SOURCE EXCERPT:
Jason (jcreed) wrote,

So simrob wins again at the game of discovering that certain fairly long-held mathematical beliefs of mine are totally false. The last one was a certain technical lemma in a paper I wrote (but did not publish) with Frank, and repairing it was extremely instructive --- I realized that Belnap's display property is actually completely essential to focusing working right.

Today's example is that Pfenning-Davies modal box and Simpson modal box are not equivalent even if you don't allow diamond! Well, at least if you do allow falsehood. Rob's counterexample is what you get if you take (⋄A ⇒ □B) ⇒ □(A ⇒ B) --- which simpson proves, and pfenning-davies does not --- and replace the diamond with a demorganized-box:

(¬□¬A ⇒ □B) ⇒ □(A ⇒ B)

which simpson also proves, and which pfenning-davies still does not.

Actually, as long as we're allowing falsehood/negation, this can be simplified to the question of whether necessary negations behave like negations with respect to Brouwer's theorem:

¬¬□¬A ⇒ □¬A

So the only thing left that's feasible to try to prove is that "classical pfenning-davies" is the same as "classical simpson". This is pretty much exactly what these notes refer to as the "soundness of labeled deduction" at the end of section 6.2, and for which they appeal to semantic Kripke-model-ish proofs to prove. Blech, semantics!

REQUIRED WORK:
A. Reproduce everything in the modal logic post from "Actually, as long" down to "prove. Blech, semantics!", without altering a word.
B. Write the next part of the post on Pfenning-Davies and Simpson modal box, starting after its final sentence.

DATASET SECTION:
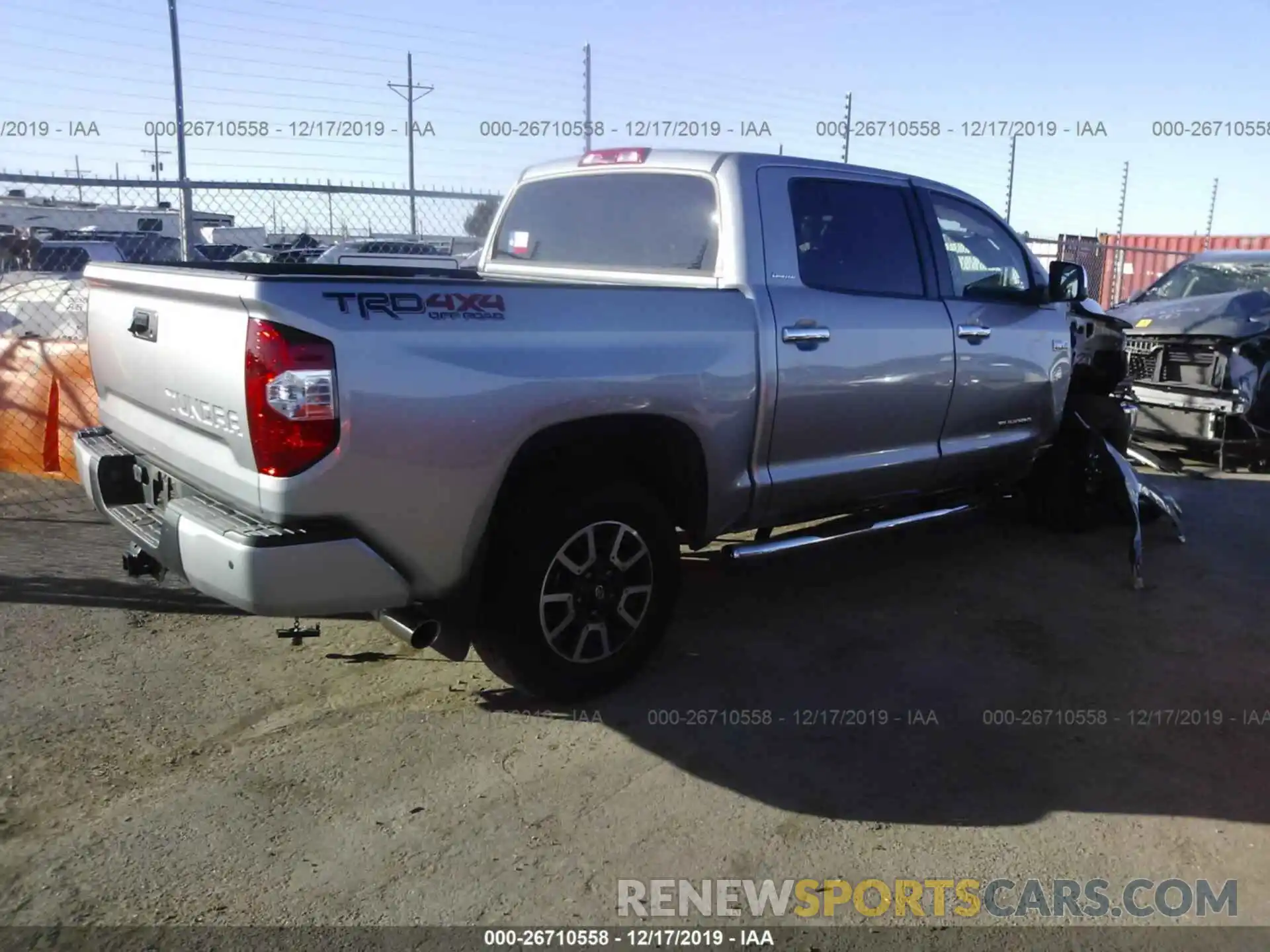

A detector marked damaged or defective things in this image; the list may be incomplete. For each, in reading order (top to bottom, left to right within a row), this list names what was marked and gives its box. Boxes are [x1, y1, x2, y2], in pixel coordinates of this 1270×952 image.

damaged front end [1026, 298, 1183, 588]
wrecked car [1117, 247, 1270, 467]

RESPONSES:
A.
Actually, as long as we're allowing falsehood/negation, this can be simplified to the question of whether necessary negations behave like negations with respect to Brouwer's theorem:

¬¬□¬A ⇒ □¬A

So the only thing left that's feasible to try to prove is that "classical pfenning-davies" is the same as "classical simpson". This is pretty much exactly what these notes refer to as the "soundness of labeled deduction" at the end of section 6.2, and for which they appeal to semantic Kripke-model-ish proofs to prove. Blech, semantics!

B.
But the purely syntactic proof in Simpson's thesis --- the one that he uses to show that any labelled (intuitionistic) proof has a Hilbert proof --- seems to extend nicely to showing that any labelled classical proof has a classical Pfenning-Davies proof. The trick is considering the Simpson sequents whose labels form a tree. For each such sequent S there is a single proposition, call it S*, that (in Simpson) asynchronously unpacks to S. The induction hypothesis is: if simpson proves S, then Pfenning-Davies proves |- S*. Then you just plod along checking that each Simpson inference rule is sound under that propositional reification.

An example of this reification is as follows. Suppose the "initial" world x can see worlds y and w, and world y can see world z. If S is the (classical) Simpson sequent
⊢ A @ x, B @ y, C @ y, D @ z, E @ w(1)

then S* is
A v □(B v C v □D) v □E(2)

what we're doing is just sticking a box in around every subtree of the world-tree, and turning all commas into disjunctions. Observe that starting backwards proof-search from (2) at world x does indeed produce (1) in Simpson's proof theory.

An interesting thing to note is this proof very clearly fails if you try to throw in first-order quantifiers, precisely because forall fails to commute with "A v" (in the sense that ∀x.A v B(x) ⊢ A v ∀x.B(x) fails) and with □ (in the sense that Barcan's formula fails in PD).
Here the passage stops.